Uploads the Parquet file pointed to by path using a custom Parquet config.

upload_from_url

Uploads the Parquet file pointed to by url using a custom Parquet config.

ATTRIBUTE DESCRIPTION
DETECT_CONFIG_PATH

UPLOAD_PATH

URL_PATH

DETECT_CONFIG_PATH class-attribute instance-attribute

DETECT_CONFIG_PATH = '/api/v0/data-imports:detect-config'

UPLOAD_PATH class-attribute instance-attribute

UPLOAD_PATH = '/api/v1/data-imports:upload'

URL_PATH class-attribute instance-attribute

URL_PATH = '/api/v1/data-imports:url'

flat_dataset_upload

flat_dataset_upload(
    asset_name: str,
    path: Union[str, Path],
    time_path: str,
    time_format: TimeFormatType = ABSOLUTE_UNIX_NANOSECONDS,
    complex_types_import_mode: ParquetComplexTypesImportModeType = BOTH,
    run_name: Optional[str] = None,
    run_id: Optional[str] = None,
    relative_start_time: Optional[str] = None,
) -> DataImportService

Uploads the Parquet file pointed to by path to the specified asset. This function will automatically generate the Parquet Config using the footer. See the options below for what parameters can be overridden. Use upload if you need to specify a custom Parquet config.

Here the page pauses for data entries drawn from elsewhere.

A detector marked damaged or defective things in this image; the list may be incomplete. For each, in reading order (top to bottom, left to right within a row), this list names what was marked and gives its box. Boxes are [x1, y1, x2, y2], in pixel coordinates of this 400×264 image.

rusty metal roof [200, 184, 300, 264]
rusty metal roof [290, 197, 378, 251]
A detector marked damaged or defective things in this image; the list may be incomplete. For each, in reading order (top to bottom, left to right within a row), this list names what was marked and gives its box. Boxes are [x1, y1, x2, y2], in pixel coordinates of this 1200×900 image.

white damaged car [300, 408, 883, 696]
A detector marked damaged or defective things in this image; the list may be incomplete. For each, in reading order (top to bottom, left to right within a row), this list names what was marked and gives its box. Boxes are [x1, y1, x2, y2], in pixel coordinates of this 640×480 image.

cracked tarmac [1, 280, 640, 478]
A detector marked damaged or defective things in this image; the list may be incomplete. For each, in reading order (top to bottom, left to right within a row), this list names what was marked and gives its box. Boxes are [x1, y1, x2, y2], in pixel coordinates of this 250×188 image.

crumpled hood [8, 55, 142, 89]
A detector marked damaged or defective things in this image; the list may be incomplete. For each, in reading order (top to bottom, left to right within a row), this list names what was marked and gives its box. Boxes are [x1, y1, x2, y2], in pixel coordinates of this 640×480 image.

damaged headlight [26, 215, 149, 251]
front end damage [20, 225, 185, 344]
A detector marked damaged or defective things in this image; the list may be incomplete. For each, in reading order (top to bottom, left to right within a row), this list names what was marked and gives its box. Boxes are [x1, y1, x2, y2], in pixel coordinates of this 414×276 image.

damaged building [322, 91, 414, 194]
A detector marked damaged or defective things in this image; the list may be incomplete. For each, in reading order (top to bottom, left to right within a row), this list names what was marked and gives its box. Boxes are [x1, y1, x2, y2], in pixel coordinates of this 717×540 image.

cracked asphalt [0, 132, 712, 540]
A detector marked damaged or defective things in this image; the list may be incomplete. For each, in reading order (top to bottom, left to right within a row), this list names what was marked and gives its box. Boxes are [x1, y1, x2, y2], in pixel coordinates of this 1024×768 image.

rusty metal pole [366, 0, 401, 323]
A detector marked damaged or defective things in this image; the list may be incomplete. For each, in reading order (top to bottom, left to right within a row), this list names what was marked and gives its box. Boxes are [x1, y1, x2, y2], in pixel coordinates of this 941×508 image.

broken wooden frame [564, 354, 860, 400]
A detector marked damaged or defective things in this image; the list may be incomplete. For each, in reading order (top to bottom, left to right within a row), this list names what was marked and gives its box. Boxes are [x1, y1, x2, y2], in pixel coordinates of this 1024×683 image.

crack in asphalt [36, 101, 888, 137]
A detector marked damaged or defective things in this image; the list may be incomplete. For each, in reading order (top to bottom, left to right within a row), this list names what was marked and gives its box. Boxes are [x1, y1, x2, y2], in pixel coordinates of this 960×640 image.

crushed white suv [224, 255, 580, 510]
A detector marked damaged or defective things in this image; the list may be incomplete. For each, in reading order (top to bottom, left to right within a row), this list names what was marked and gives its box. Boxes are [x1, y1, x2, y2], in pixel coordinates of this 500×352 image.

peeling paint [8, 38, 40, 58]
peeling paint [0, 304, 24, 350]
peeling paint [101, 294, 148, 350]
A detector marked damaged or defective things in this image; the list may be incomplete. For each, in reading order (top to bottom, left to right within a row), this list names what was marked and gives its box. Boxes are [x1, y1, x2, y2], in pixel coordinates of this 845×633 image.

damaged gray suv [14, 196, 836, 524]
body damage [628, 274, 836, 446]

Set time_path to specify which column contains timestamp information and time_format to specify the time data format. Default is TimeFormatType.ABSOLUTE_UNIX_NANOSECONDS.

Override complex_types_import_mode to specify how to import complex types (maps and list). Default is both strings and bytes. Override run_name to specify the name of the run to create for this data. Default is None. Override run_id to specify the id of the run to add this data to. Default is None. Override relative_start_time if a relative time format is used. Default is None.

upload

upload(
    path: Union[str, Path],
    parquet_config: ParquetConfig,
    show_progress: bool = True,
) -> DataImportService

Uploads the Parquet file pointed to by path using a custom Parquet config.

PARAMETER DESCRIPTION
path

The path to the Parquet file.

TYPE: Union[str, Path]

parquet_config

The Parquet config.

TYPE: ParquetConfig

show_progress

Whether to show the status bar or not.

TYPE: bool DEFAULT: True

upload_from_url

upload_from_url(
    url: str, parquet_config: ParquetConfig
) -> DataImportService

Uploads the Parquet file pointed to by url using a custom Parquet config.